La RAE define la introspección como:
introspección.
(Der. culto de introspicĕre, mirar adentro).
1. f. Mirada interior que se dirige a los propios actos o estados de ánimo o de conciencia.
Dicho en otras palabras: La capacidad que tiene el ser humano de reflexionar sobre su ser, su existencia y sus actos.
Así las cosas, el “yo” cuenta con tres papeles bien diferenciados: El planificador, el ejecutor y el observador.
Por un lado tenemos al encargado de planificar, de prepararlo todo. Es el “yo director” que recupera experiencia vividas gracias a la memoria y define cual es la mejor manera de hacer las cosas. O la peor, según sea la voluntad del “yo”.
Luego tenemos al “yo ejecutor”. Somos nosotros y nadie más los encargados de realizar las labores que nuestro “yo director” ha definido como correctas.
Y por último tenemos al “yo observador”. Es el “yo” más dejado de la mano de la inconsciencia en el buen sentido de la palabra. Muchas veces no somos conscientes de lo que hacemos, y parece que estemos viviendo la vida de otra persona. Somos los encargados de decidir a cada momento, eso es evidente, pero no estamos todo el día ni planificando ni ejecutando, ya que eso conlleva un elevado gasto emocional. En esas ocasiones funcionamos casi en piloto automático.
Diría que muchos de mis errores han sido ocasionados por una falta de planificación o por una falta de ejecución. O dicho de otra manera: he funcionado demasiado tiempo con el piloto automático. He repetido muchos errores, lo que confirma que no soy capaz de recordarlos y corregirlos. ¿Falta de introspección? Es probable.
A veces pienso en lo positivo que sería ser programado como un robot. Algo frío, calculador, con una capacidad enorme de recordar hasta el más mínimo detalle para ponerlo en conocimiento del “yo director” para luego ser “ejecutado” sin problema. Ir dando pasitos bien dados, sin prisas, sin ansiedades, sin miedos, sin falsas esperanzas. Simplemente dar pasos con la seguridad de estar pisando en firme.
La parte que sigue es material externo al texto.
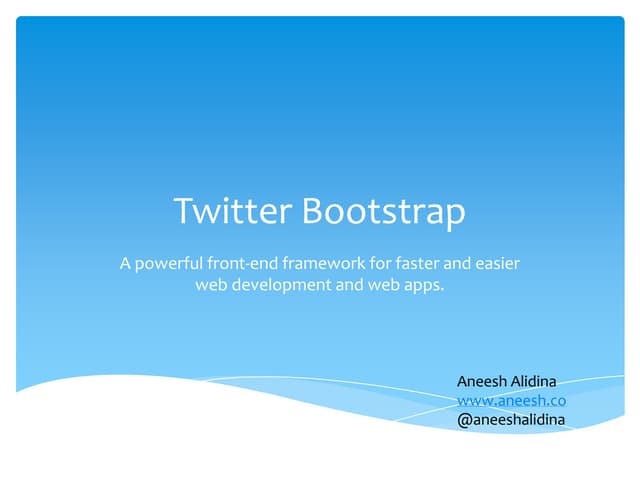 Twitter Bootstrap

A powerful front-end framework for faster and easier web development and web apps.

Aneesh Alidina
www.aneesh.co
@aneeshalidina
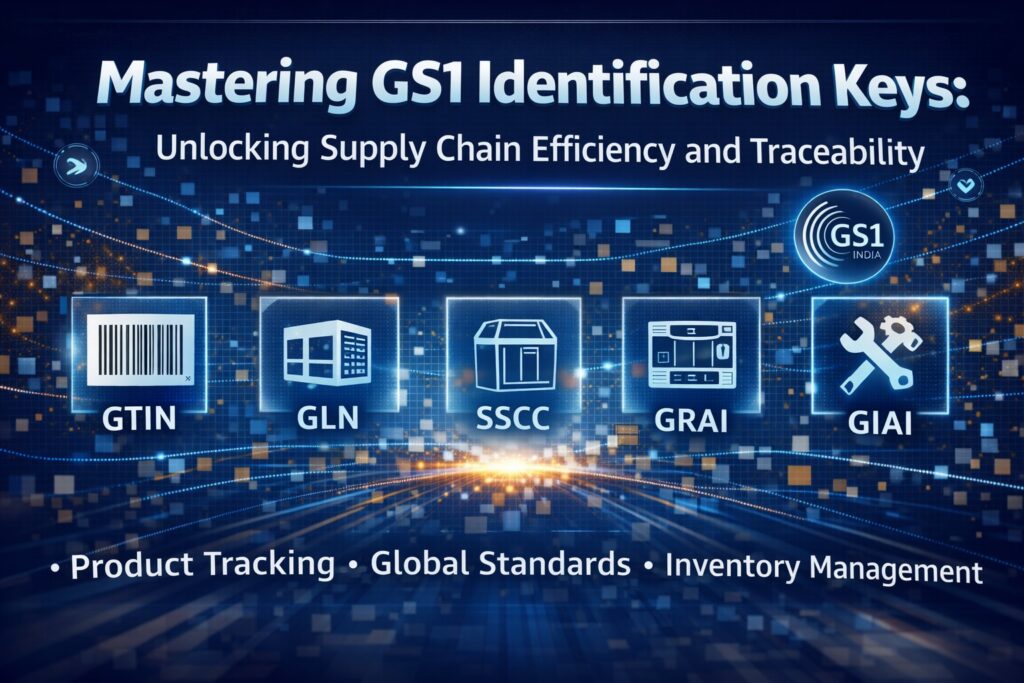 Mastering GS1 Identification Keys:

Unlocking Supply Chain Efficiency and Traceability

GS1 INDIA

GTIN

GLN

SSCC

GRAI

GIAI

• Product Tracking • Global Standards • Inventory Management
Pero claro, eso delimitaría enormemente nuestro sentido de la vida. La vida es sufrir, amar, luchar… Y cuando entra el amor en juego, no hay “yo director” ni “yo ejecutor” que valga. Nos convertimos en simples extras de escena en un escenario completamente improvisado. ¿Desearía ser frío entonces? Desde luego que no. Sé lo duro que es estar jodido, pero también he tenido la suerte de saber lo que es sentir el amor dentro de mi.
Así que nada, seguiré analizándome con cuentagotas, aún a sabiendas de que en el momento menos pensado el teatro que he ido construyendo en mi idealizada realidad se puede ir a tomar por culo en tan sólo tres miradas o dos sonrisas.